A clear-thinking person would write, instead:
Mary, a nursing home resident I like a lot, was born on August 18, 1920.
Sometimes, however, writers scatter bits of related information all over a sentence. In most cases, the result is not good:
Mary founded the women’s studies department after becoming a professor at Central University, but earlier, before she was married, she was a professional dancer and earned a degree in music in hopes of being a concert pianist.
Putting the different parts of Mary’s life in chronological order will certainly help straighten this sentence out. Readers expect chronological events to be presented in time order. But even after the time order is straightened out, a couple of problems remain:
As a young woman, Mary was a professional dancer and earned a degree in music in hopes of being a concert pianist, but after she married, she became a professor at Central University, founding its women’s studies department.

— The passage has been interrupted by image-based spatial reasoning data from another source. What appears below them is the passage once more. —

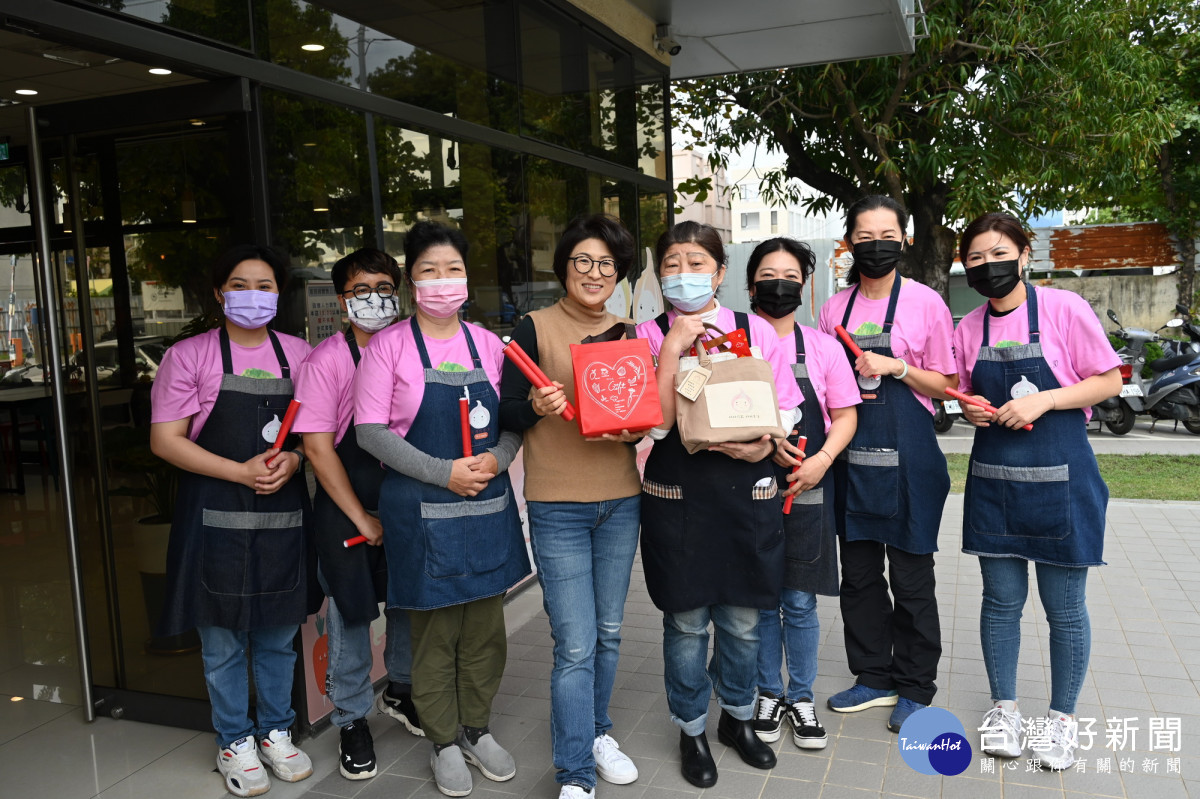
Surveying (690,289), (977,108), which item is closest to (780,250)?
(690,289)

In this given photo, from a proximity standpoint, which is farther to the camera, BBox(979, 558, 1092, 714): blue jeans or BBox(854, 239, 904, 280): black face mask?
BBox(854, 239, 904, 280): black face mask

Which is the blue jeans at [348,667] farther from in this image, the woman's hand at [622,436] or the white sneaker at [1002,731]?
the white sneaker at [1002,731]

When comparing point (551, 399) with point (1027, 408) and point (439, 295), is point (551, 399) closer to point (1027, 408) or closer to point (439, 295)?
point (439, 295)

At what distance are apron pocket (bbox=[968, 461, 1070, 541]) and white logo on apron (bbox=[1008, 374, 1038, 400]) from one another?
25 centimetres

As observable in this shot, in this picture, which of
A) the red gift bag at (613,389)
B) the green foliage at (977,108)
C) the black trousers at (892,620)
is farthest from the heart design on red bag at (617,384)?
the green foliage at (977,108)

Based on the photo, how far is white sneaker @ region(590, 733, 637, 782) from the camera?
319cm

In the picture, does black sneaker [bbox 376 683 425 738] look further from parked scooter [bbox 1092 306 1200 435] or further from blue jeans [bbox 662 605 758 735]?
parked scooter [bbox 1092 306 1200 435]

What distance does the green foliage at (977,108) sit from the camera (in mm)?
8430

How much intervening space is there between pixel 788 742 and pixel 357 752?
5.18 ft

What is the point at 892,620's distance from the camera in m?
3.66

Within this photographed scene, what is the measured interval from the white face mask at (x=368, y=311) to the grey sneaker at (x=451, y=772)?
148cm

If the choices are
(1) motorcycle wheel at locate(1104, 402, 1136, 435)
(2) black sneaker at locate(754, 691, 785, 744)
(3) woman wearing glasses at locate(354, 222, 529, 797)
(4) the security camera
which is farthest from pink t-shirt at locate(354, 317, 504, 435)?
(1) motorcycle wheel at locate(1104, 402, 1136, 435)

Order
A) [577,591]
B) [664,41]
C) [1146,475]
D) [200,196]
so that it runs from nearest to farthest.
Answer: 1. [577,591]
2. [200,196]
3. [664,41]
4. [1146,475]

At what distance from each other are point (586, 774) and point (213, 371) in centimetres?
180
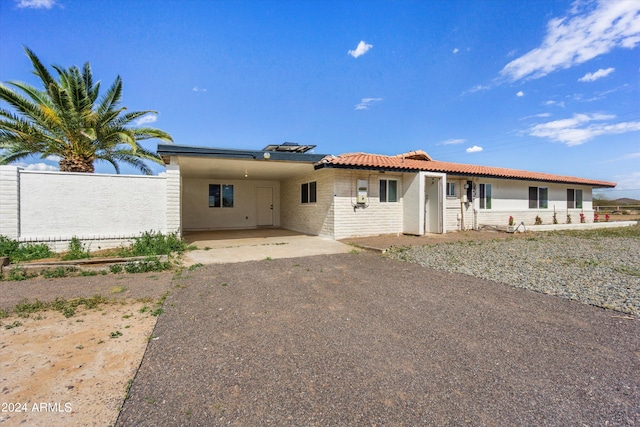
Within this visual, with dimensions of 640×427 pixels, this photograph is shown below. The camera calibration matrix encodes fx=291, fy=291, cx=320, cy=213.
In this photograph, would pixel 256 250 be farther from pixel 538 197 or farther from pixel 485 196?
pixel 538 197

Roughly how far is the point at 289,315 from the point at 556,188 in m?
20.8

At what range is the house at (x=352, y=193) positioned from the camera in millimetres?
11117

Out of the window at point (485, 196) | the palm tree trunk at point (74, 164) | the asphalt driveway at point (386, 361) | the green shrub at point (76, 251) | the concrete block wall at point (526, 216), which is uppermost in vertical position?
the palm tree trunk at point (74, 164)

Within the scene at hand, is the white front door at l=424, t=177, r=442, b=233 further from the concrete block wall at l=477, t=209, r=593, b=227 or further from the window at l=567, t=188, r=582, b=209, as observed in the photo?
the window at l=567, t=188, r=582, b=209

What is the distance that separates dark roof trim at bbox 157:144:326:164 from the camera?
881 cm

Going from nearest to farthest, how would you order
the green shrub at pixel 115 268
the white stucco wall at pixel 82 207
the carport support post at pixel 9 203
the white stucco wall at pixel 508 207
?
the green shrub at pixel 115 268
the carport support post at pixel 9 203
the white stucco wall at pixel 82 207
the white stucco wall at pixel 508 207

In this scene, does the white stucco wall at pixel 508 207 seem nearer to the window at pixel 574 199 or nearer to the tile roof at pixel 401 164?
the window at pixel 574 199

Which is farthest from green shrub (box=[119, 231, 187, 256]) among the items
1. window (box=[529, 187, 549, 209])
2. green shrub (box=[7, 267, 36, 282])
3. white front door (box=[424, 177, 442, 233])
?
window (box=[529, 187, 549, 209])

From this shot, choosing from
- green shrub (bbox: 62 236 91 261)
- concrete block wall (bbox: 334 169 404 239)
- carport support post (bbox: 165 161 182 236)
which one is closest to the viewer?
green shrub (bbox: 62 236 91 261)

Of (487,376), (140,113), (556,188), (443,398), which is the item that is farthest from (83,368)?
(556,188)

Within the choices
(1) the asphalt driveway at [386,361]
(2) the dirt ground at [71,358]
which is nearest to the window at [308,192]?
A: (1) the asphalt driveway at [386,361]

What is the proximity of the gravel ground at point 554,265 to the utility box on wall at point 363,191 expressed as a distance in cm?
296

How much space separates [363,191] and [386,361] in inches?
363

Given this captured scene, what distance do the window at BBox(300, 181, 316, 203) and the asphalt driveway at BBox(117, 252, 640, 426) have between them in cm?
853
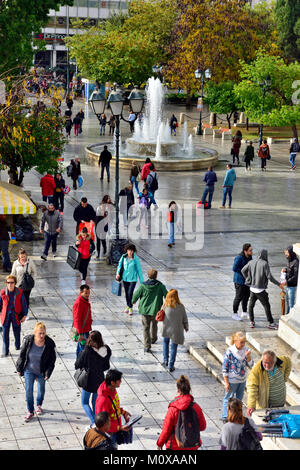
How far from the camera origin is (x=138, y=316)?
1450 cm

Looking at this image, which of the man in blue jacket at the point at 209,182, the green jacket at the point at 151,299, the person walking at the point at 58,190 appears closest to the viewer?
the green jacket at the point at 151,299

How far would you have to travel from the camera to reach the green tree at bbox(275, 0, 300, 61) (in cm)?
5100

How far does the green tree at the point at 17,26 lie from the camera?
75.3 ft

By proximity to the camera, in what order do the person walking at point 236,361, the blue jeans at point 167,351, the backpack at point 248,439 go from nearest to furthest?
1. the backpack at point 248,439
2. the person walking at point 236,361
3. the blue jeans at point 167,351

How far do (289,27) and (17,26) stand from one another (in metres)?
31.7

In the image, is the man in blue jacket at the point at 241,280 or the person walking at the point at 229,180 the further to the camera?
the person walking at the point at 229,180

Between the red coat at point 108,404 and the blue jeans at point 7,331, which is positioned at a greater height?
the red coat at point 108,404

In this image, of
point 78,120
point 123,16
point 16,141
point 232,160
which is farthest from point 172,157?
point 123,16

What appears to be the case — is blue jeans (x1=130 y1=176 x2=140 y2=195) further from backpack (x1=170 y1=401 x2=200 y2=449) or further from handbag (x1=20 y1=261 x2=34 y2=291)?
backpack (x1=170 y1=401 x2=200 y2=449)

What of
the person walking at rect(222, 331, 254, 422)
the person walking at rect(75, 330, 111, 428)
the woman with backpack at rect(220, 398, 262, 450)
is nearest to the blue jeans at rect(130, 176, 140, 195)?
the person walking at rect(222, 331, 254, 422)

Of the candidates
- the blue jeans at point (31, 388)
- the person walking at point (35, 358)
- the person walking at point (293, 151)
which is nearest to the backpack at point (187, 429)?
the person walking at point (35, 358)

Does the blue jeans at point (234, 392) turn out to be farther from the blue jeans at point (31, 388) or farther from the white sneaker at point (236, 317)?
the white sneaker at point (236, 317)

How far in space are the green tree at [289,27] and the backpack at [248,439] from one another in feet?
151

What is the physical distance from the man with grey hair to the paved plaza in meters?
0.91
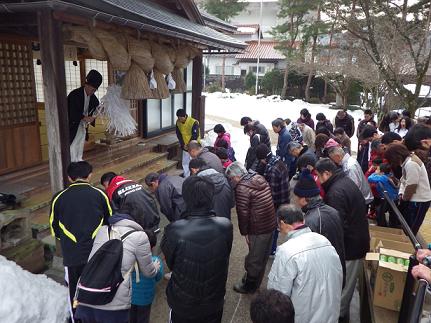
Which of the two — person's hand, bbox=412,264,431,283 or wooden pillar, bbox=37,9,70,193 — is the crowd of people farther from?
wooden pillar, bbox=37,9,70,193

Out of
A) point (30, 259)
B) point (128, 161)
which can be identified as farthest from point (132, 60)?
point (30, 259)

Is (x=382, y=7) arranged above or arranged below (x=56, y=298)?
above

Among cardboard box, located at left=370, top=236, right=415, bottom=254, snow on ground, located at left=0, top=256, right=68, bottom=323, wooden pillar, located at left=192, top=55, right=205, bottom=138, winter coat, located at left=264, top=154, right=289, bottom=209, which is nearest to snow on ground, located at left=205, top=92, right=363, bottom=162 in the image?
wooden pillar, located at left=192, top=55, right=205, bottom=138

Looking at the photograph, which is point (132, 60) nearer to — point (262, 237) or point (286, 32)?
point (262, 237)

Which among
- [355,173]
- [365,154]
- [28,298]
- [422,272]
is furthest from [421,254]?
[365,154]

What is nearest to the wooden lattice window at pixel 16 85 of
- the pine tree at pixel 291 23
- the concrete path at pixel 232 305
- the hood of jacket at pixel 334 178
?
the concrete path at pixel 232 305

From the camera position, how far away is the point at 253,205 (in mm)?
4148

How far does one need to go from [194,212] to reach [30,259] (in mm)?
2931

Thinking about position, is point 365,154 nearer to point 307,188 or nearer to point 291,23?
point 307,188

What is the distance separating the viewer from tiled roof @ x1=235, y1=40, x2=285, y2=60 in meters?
37.5

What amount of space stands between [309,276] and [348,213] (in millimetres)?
1386

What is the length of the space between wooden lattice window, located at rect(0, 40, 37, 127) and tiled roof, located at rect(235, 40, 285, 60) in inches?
1275

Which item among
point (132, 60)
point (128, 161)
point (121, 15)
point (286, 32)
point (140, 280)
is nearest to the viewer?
point (140, 280)

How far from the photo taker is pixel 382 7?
32.3ft
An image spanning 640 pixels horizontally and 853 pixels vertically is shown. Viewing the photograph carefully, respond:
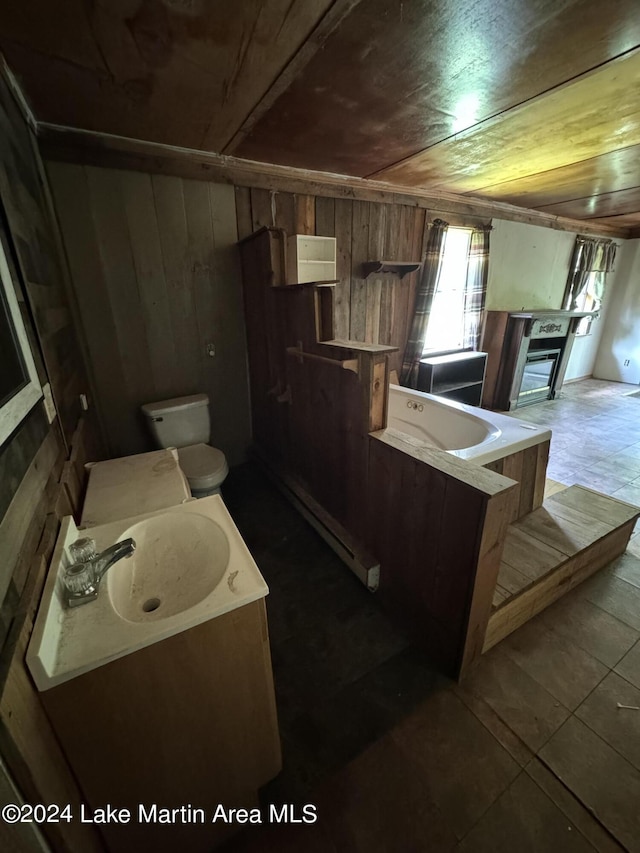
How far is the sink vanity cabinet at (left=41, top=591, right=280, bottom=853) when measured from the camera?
0.74 metres

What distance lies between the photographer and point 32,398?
996mm

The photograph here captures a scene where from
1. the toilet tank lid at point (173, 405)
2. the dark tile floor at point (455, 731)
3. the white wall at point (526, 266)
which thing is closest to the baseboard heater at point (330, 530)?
the dark tile floor at point (455, 731)

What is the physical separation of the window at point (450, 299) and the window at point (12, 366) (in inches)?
134

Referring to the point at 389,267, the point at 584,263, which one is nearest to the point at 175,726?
the point at 389,267

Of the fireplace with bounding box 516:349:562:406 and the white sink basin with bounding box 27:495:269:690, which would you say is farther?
the fireplace with bounding box 516:349:562:406

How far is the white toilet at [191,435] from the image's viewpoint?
2.14 meters

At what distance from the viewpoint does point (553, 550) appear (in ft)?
5.64

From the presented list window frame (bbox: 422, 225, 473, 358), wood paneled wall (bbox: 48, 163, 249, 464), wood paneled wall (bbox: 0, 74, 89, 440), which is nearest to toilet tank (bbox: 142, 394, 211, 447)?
wood paneled wall (bbox: 48, 163, 249, 464)

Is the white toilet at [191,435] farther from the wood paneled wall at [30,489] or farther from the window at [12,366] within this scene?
the window at [12,366]

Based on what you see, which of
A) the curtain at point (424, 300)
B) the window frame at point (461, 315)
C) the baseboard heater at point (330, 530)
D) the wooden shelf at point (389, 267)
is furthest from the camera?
the window frame at point (461, 315)

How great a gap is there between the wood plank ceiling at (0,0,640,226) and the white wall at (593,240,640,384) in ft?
13.7

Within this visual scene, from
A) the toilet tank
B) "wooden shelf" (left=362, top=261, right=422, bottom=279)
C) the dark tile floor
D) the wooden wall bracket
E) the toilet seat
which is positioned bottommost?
the dark tile floor

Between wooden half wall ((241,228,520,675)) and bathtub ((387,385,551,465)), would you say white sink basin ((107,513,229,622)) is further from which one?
bathtub ((387,385,551,465))

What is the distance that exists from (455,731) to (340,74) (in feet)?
8.39
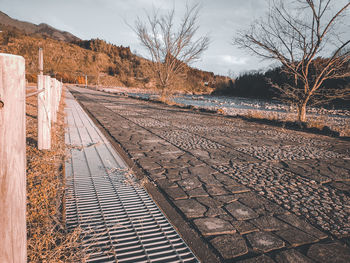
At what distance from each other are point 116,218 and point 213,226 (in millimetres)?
908

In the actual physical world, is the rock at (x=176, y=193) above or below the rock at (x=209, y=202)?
below

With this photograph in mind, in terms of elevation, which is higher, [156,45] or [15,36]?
[15,36]

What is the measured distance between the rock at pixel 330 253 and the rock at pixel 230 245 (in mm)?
507

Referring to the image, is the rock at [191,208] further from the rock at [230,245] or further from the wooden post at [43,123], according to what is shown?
the wooden post at [43,123]

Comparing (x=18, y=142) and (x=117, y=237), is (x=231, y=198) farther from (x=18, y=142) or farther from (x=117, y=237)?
(x=18, y=142)

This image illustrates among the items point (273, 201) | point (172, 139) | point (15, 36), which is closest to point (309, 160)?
point (273, 201)

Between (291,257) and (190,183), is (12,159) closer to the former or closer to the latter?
(291,257)

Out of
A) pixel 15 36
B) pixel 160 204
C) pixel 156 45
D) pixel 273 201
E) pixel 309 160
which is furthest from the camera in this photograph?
pixel 15 36

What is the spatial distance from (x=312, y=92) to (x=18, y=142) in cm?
973

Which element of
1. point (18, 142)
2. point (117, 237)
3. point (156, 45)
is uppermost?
point (156, 45)

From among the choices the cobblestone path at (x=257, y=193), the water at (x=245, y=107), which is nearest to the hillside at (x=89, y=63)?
the water at (x=245, y=107)

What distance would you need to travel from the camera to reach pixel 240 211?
2.31 m

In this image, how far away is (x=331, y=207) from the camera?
2469mm

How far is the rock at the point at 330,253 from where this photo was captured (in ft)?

First, most of the sentence is about Mary’s professional life, so the mention of her marriage introduces an idea that’s not closely related to the other ideas — or if it is, we haven’t been told how it’s related. The sentence would be better off without the mention of the marriage. Second, the sentence seems to say that she danced in hopes of being a concert pianist. The flip side of keeping related ideas together is keeping unrelated ideas apart.
As a young woman, Mary was a professional dancer, and she earned a degree in music in hopes of being a concert pianist, but ultimately she became a professor at Central University, founding its women’s studies department.
Chronology is, of course, not the only possible organizing principle. In the following draft of the sentence about Mary, the writer is focusing on relationships between ideas (which led her to decide to add new information and leave out unrelated facts):
Mary was born on the day the United States ratified the Nineteenth Amendment to the Constitution, which gave women the right to vote — and this coincidence, she says jokingly, must have inspired her career at Central University as a professor and the founder of the women’s studies department.
Keep related ideas together all the way down to the micro level. Put modifiers next to what they’re modifying. Dropping them in carelessly looks just that — careless. Misplaced modifiers can even mislead readers.
Limiting modifiers such as almost, barely, hardly, merely, nearly, only, and simply are particularly liable to make trouble. Compare these sentences:
He almost lost all his friends.
He lost almost all his friends.
The first sentence says he didn’t lose his friends; he almost lost them. The second sentence says he did lose almost all his friends.
Only I thought we needed money.
I only thought we needed money.
I thought we needed only money.
The first sentence means that no one but the writer thought money was needed. The second sentence means that the writer merely imagined the need for money. The third sentence means that the writer thought that nothing but money was needed.